--- Begin Raw data ---

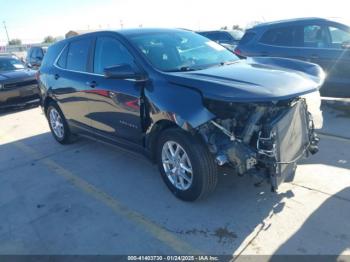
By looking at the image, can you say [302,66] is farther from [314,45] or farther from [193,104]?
[314,45]

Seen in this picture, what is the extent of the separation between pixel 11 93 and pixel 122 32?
613cm

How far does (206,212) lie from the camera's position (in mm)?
3617

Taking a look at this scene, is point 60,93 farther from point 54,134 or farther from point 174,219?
point 174,219

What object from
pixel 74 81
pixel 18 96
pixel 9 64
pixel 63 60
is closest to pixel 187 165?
pixel 74 81

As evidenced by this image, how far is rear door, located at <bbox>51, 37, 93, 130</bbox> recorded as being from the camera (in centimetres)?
500

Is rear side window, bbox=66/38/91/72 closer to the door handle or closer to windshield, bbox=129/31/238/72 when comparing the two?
the door handle

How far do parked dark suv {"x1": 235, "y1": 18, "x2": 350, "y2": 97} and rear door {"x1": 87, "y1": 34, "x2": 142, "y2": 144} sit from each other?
4.26 metres

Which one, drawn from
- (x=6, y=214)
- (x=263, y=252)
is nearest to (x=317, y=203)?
(x=263, y=252)

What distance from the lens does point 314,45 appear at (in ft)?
22.9

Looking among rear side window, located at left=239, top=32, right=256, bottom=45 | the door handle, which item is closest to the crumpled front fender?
the door handle

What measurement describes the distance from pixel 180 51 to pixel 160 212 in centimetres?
201

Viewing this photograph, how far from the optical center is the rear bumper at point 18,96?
9.27 m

--- End Raw data ---

Reproduce verbatim the stretch of the listing from the line containing "What distance from" through the final line of the listing, both included.

What distance from the lens does point 314,45 appear at (in ft)?
22.9

Looking among rear side window, located at left=239, top=32, right=256, bottom=45 | the door handle, which item is closest to the crumpled front fender?
the door handle

What measurement describes the distance from pixel 180 51 to pixel 160 212 in centimetres?
201

Viewing this photograph, how far from the optical center is the rear bumper at point 18,96?
9.27 m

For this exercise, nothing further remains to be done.